Birkby, Thomas






First Name


Last Name


Person Biography

Thomas Birkby was born in England in 1778 and emigrated to the United States around 1800. Birkby was both a craftsman and a minister in Leesburg, Virginia. Birkby’s primary source of income came from building and repairing coaches and carriages. According to the Mason account book, Birkby had been practicing his craft since at least 1815. In 1823, Birkby purchased property in downtown Leesburg, from which he operated his business and established his family residence. Throughout the 1820s and 1830s, Birkby sold and repaired gigs, harnesses, coaches, and carriages, boasting in his advertisements that he was "well supplied with good workmen and the best materials.” Among his workmen was a bound-out or indentured child named Charles Fenton Harris, a white fourteen-year-old taken in by Birkby to work with him in carriagemaking.

In addition to his carriage business, Birkby served as a Methodist minister.

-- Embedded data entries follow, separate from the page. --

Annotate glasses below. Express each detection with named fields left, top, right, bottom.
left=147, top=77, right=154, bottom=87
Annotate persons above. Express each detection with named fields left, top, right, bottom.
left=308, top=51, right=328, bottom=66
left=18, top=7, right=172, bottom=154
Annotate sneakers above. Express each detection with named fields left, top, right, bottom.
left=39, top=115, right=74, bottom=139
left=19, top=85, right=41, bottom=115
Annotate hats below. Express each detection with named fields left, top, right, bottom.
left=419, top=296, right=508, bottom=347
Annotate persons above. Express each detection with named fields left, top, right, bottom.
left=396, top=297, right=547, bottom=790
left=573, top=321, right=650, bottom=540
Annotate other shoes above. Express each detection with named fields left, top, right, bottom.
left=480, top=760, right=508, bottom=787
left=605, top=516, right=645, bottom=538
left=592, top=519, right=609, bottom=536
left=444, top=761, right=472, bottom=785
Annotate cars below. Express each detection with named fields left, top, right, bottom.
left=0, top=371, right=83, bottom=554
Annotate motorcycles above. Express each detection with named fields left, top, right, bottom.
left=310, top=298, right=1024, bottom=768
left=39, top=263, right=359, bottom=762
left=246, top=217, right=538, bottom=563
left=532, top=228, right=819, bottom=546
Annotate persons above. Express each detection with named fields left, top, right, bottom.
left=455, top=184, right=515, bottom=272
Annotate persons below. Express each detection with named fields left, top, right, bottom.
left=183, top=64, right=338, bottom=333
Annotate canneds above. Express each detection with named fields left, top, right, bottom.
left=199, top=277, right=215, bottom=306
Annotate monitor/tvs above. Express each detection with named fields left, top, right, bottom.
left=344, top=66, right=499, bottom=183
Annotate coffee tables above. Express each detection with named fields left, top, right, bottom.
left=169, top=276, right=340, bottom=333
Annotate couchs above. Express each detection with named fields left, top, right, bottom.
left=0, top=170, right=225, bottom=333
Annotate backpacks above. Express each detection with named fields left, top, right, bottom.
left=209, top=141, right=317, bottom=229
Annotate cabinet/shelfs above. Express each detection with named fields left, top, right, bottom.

While the historical record is silent on his sermons and specific religious beliefs, Birkby frequently served as the officiant of weddings and funerals throughout Northern Virginia and in Maryland.

By the 1820s, Birkby had established a reputation as a leading member of the community. In 1830, Mr. and Mrs. Wickes listed Birkby as a character reference in an advertisement for the Wickes’s Female Academy they had established in Leesburg. The following year, Birkby joined the Board of Directors for the Leesburg and Snicker’s Gap Turnpike Company,  for which he sold stock  and helped determine the exact course of the road. Throughout the 1820s and 1830s, Birkby was regularly elected to Board of Common Council for the Town of Leesburg. In 1837, he served as the Council’s Recorder under William Temple Thomson Mason, then mayor of Leesburg. The following year, Birkby became mayor of Leesburg.

Birkby and his wife, Sarah—also from England—had at least ten children together. By 1850, Birkby and his family could be considered middle-class, with modest property holdings in Leesburg. Their estate included six slaves—five women and a young boy—at least some of whom the Birkby family likely used as house staff. Sarah died on 13 November 1850, at age 63, with Thomas Birkby dying four months later on 16 March 1851. Birkby’s house still stands today in downtown Leesburg at the corner of Loudoun and Liberty streets.